Woo Hoo! Nemo, wake up, what’s that noise?
Go back to sleep, Huck. It’s the blackbird migration. Thousands of birds stop here on their way south to eat the grain left in the corn field.
Nemo, I’m not going outside this morning, we haven’t had harvest yet. The corn and soybeans are still standing waiting for the fields to dry out. Remember Momma Dog watching the Alfred Hitchcock movie, “The Birds”? They’re omnivores! They eat anything!
Right Huck, we won’t go out until we hear the combines.

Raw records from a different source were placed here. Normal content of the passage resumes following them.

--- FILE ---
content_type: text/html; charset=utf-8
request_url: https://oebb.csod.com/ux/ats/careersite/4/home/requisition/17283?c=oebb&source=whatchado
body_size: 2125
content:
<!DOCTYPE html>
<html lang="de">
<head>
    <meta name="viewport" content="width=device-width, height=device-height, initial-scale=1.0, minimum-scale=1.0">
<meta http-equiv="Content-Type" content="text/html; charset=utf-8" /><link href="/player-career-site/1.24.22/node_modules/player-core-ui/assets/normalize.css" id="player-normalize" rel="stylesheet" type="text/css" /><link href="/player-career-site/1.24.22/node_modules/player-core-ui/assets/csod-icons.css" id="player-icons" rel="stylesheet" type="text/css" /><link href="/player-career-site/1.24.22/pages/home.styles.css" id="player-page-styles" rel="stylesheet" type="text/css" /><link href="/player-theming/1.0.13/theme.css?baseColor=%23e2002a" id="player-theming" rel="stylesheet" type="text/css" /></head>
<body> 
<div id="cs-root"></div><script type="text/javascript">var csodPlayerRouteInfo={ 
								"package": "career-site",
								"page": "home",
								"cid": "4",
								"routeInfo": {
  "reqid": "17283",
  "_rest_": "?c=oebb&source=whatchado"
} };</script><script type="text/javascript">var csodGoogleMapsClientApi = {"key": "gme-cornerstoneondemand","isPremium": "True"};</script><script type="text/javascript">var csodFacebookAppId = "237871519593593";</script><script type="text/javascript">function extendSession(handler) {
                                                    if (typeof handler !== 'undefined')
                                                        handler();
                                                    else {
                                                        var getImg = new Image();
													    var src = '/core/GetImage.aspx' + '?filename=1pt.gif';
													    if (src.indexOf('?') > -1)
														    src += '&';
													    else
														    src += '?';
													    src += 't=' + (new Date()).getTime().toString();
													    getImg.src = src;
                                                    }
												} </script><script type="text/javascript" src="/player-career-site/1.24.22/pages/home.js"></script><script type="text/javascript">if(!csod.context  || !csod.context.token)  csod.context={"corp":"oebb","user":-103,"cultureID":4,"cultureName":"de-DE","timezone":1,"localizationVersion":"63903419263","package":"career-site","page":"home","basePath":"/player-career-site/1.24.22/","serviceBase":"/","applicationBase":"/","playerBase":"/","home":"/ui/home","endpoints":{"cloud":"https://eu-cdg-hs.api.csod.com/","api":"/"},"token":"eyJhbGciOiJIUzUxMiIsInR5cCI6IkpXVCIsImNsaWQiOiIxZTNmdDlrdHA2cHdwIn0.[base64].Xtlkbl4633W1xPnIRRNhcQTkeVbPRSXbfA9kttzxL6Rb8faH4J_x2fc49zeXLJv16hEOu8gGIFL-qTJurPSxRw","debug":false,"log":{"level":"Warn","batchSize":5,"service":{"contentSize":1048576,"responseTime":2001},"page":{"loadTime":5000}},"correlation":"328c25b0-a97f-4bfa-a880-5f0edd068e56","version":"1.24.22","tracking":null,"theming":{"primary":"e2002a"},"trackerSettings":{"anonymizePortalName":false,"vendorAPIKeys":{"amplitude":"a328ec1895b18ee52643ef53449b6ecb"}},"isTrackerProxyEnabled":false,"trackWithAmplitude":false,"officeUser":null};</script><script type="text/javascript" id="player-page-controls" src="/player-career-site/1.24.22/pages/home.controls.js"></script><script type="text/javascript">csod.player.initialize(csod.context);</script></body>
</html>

Frost this morning! Woo hoo, what a circus we had around here last night. Of course it was due to the “royal mouth” again. Huck chased a young opposum under the back deck, crawled in after it and would not come out. He stayed under there until ten p.m. even though Momma Dog went out every thirty minutes and called him, finally getting her flashlight to make sure he was still under there and not out in the woods somewhere. The opposum, being one of the few things smaller than Huck, slipped away from him though the design work and finally, Huck opted for a warm bed inside. I, for one, was glad to see him so I could finally go to bed. While he was out pursuing some uneatable thing, I wore myself out protecting the family just in case his bigger cousin showed up. Sometime in the night though, the opposum returned and ate the rest of the cat food from the feeeder. Surprisingly, cats and opposums seem to get along, Momma Dog has seen them eating together.

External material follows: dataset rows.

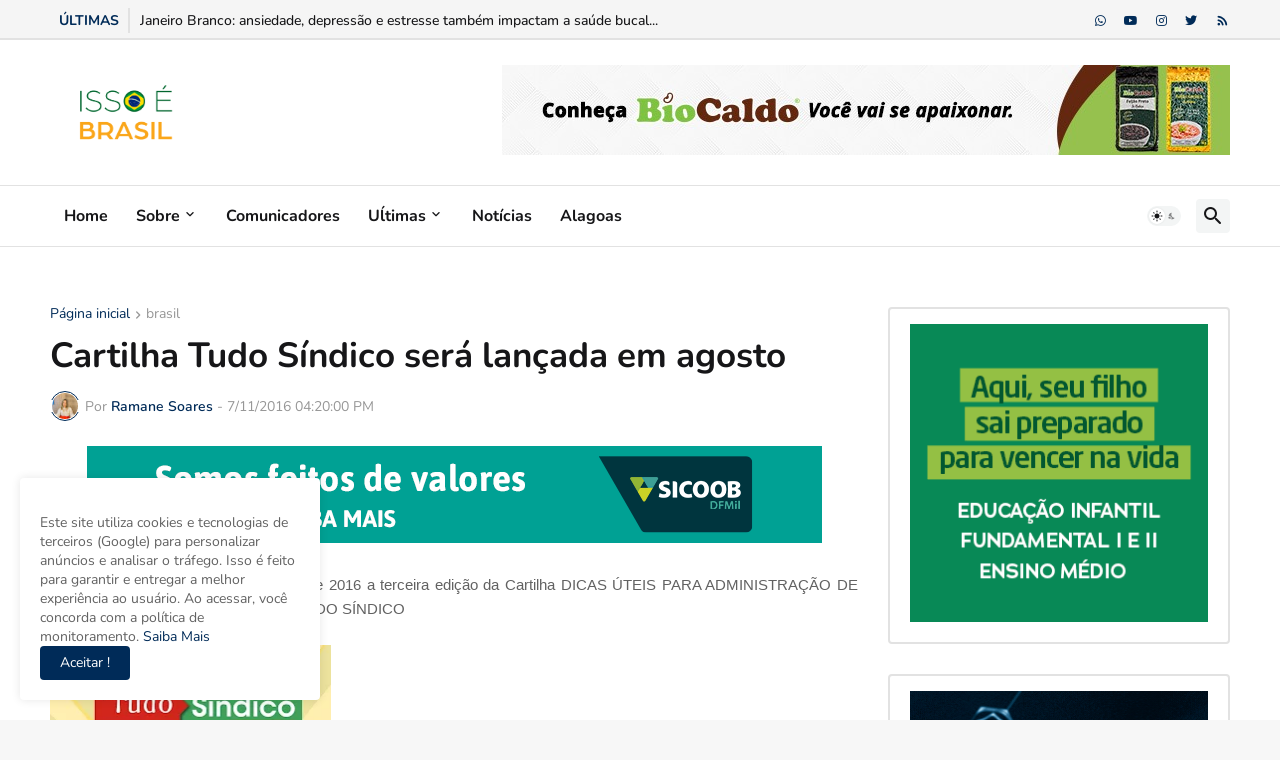

--- FILE ---
content_type: text/plain
request_url: https://www.google-analytics.com/j/collect?v=1&_v=j102&a=1727045149&t=pageview&_s=1&dl=https%3A%2F%2Fwww.issoebrasil.com.br%2F2016%2F07%2Fcartilha-tudo-sindico-sera-lancada-em.html&ul=en-us%40posix&dt=Cartilha%20Tudo%20S%C3%ADndico%20ser%C3%A1%20lan%C3%A7ada%20em%20agosto&sr=1280x720&vp=1280x720&_u=IEBAAEABAAAAACAAI~&jid=1770981781&gjid=280361791&cid=632962981.1769496047&tid=UA-210100907-13&_gid=1303697564.1769496047&_r=1&_slc=1&z=1037927715
body_size: -452
content:
2,cG-49Q0P4SBT0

After 24 hours of cold rain, we are out this morning on a search for bittersweet. Momma Dog uses it to decorate our house in autumn. This year it is growing too far up in the tree for hand picking. Even though I gave my very highest jump I could not reach it and Huck was of no use at all. Bark, bark, bark, man that dog has a mouth on him! He’s claiming he scented a deer and we did find tracks in the mud later, but I didn’t smell it. I’m glad for my thick fur as it is only 38 degrees out here with a windchill in the twenties. Two of the cats, Hillside Kitty and July took the trek with us, but they are more interested in winding in and out of Momma Dog’s legs on the steep part of the hill than hunting deer.